* _Work to complete_:
Nothing but the text should be carried over: reproduce all the data exactly and leave out every image.

* _Records drawn from a dataset_:
----
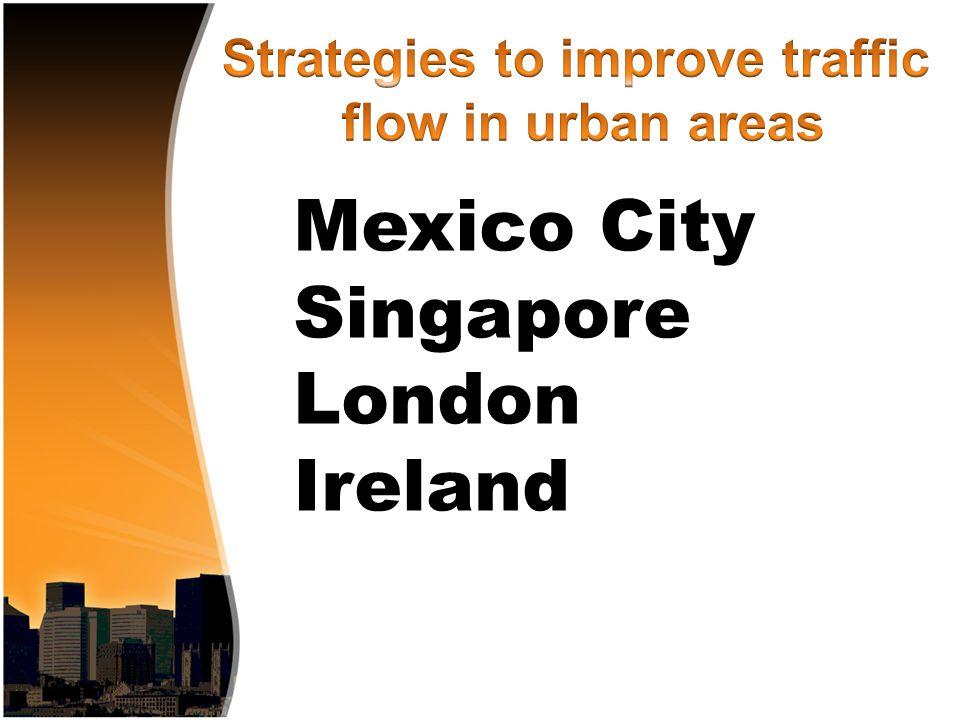 Mexico City Singapore London Ireland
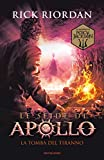 La tomba del tiranno. Le sfide di Apollo: 4
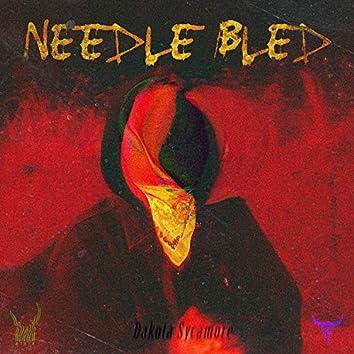 Needle Bled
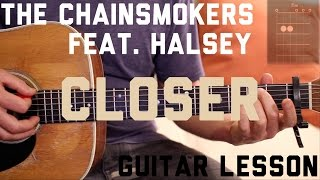 The Chainsmokers - Closer (feat. Halsey) - Guitar Lesson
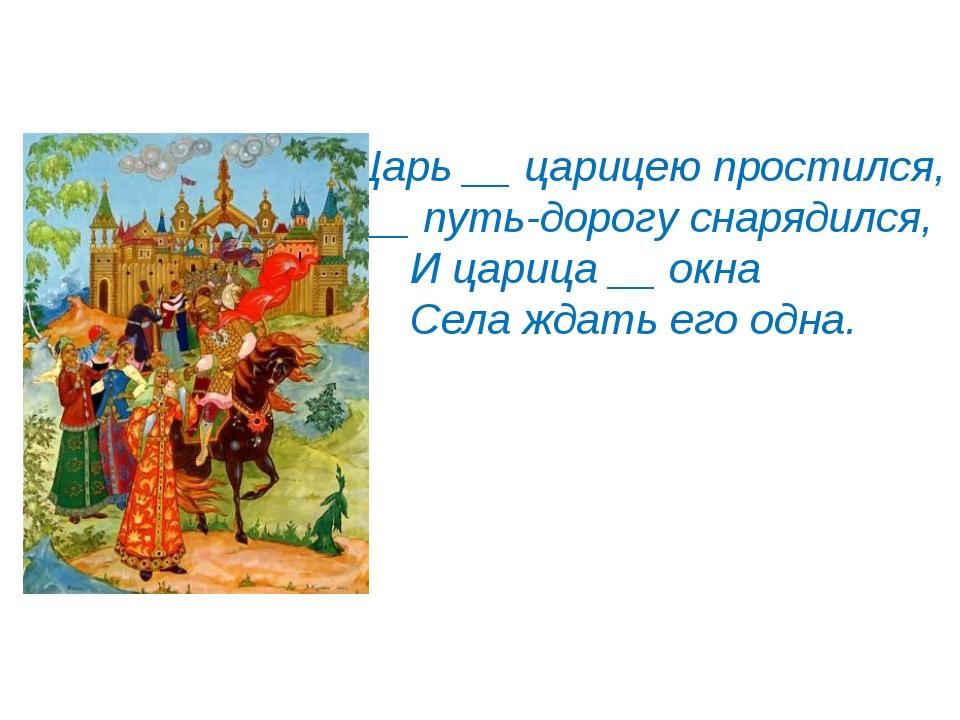 Царь __ царицею простился, __ путь-дорогу снарядился, И царица __ окна Села ж...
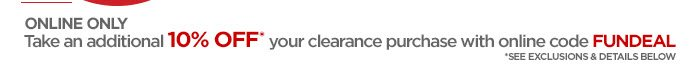 ONLINE ONLY Take an additional 10% OFF* your clearance purchase with online code  FUNDEAL *SEE EXCLUSIONS & DETAILS BELOW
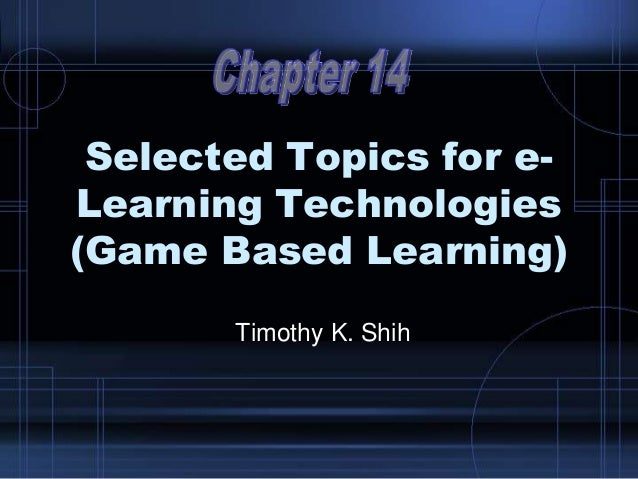 Selected Topics for e- Learning Technologies (Game Based Learning) Timothy K. Shih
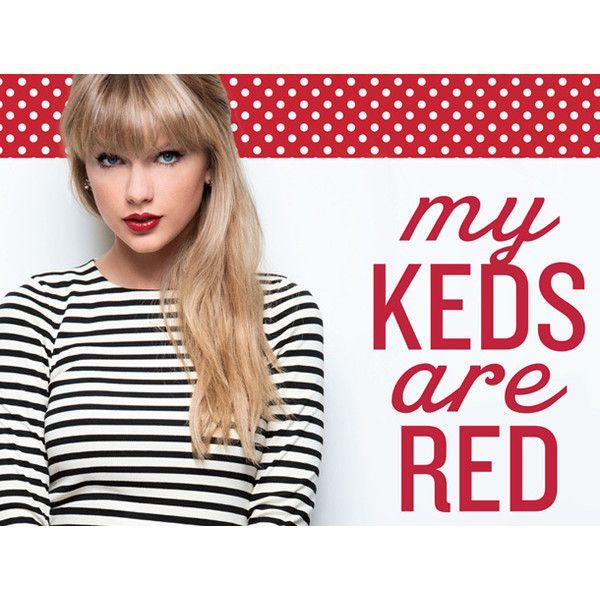 Win Limited Edition Taylor Swift Keds Shoes! ❤ liked on Polyvore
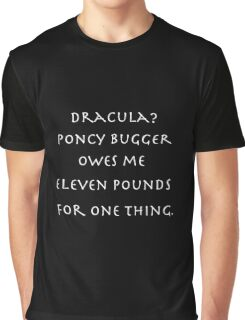Dracula? Poncy bugger owes me eleven pounds for one thing. Graphic T-Shirt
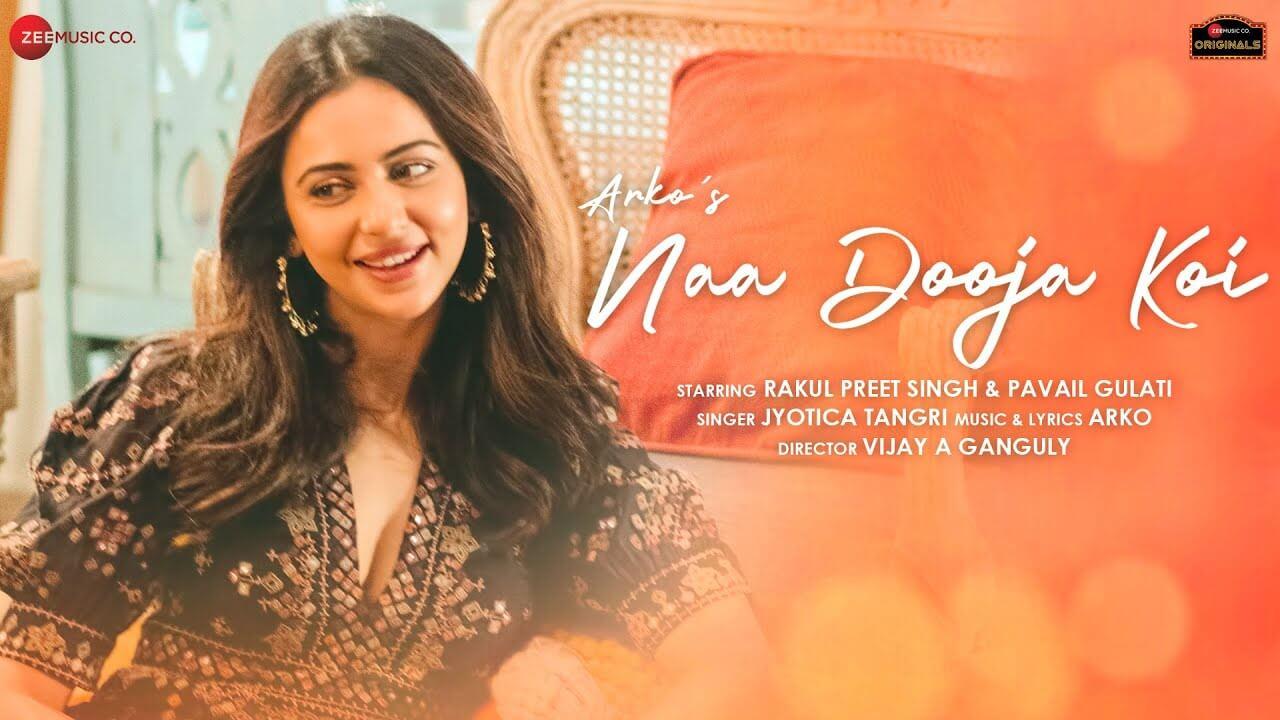 ना दूजा कोई Na Dooja Koi Lyrics in Hindi and English - Arko, Rakul Preet Singh, Hindi Song 2021
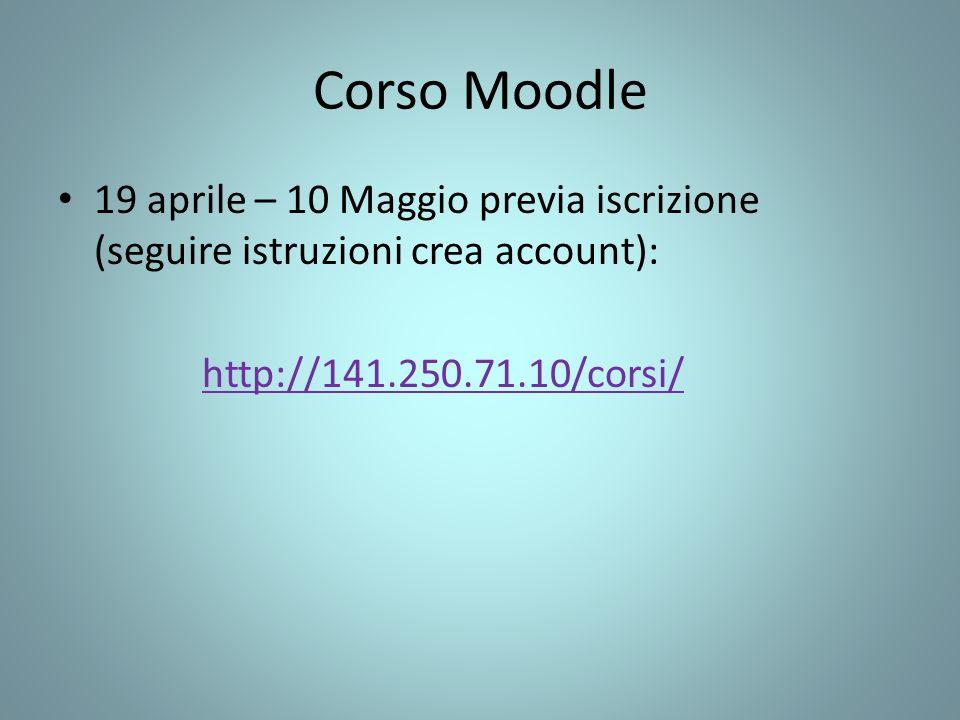 Corso Moodle 19 aprile – 10 Maggio previa iscrizione (seguire istruzioni crea account): http://141.250.71.10/corsi/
----
* _Solution for this task_:
 Mexico City Singapore London Ireland
 La tomba del tiranno. Le sfide di Apollo: 4
 Needle Bled
 The Chainsmokers - Closer (feat. Halsey) - Guitar Lesson
 Царь __ царицею простился, __ путь-дорогу снарядился, И царица __ окна Села ж...
 ONLINE ONLY Take an additional 10% OFF* your clearance purchase with online code  FUNDEAL *SEE EXCLUSIONS & DETAILS BELOW
 Selected Topics for e- Learning Technologies (Game Based Learning) Timothy K. Shih
 Win Limited Edition Taylor Swift Keds Shoes! ❤ liked on Polyvore
Dracula? Poncy bugger owes me eleven pounds for one thing. Graphic T-Shirt
 ना दूजा कोई Na Dooja Koi Lyrics in Hindi and English - Arko, Rakul Preet Singh, Hindi Song 2021
 Corso Moodle 19 aprile – 10 Maggio previa iscrizione (seguire istruzioni crea account): http://141.250.71.10/corsi/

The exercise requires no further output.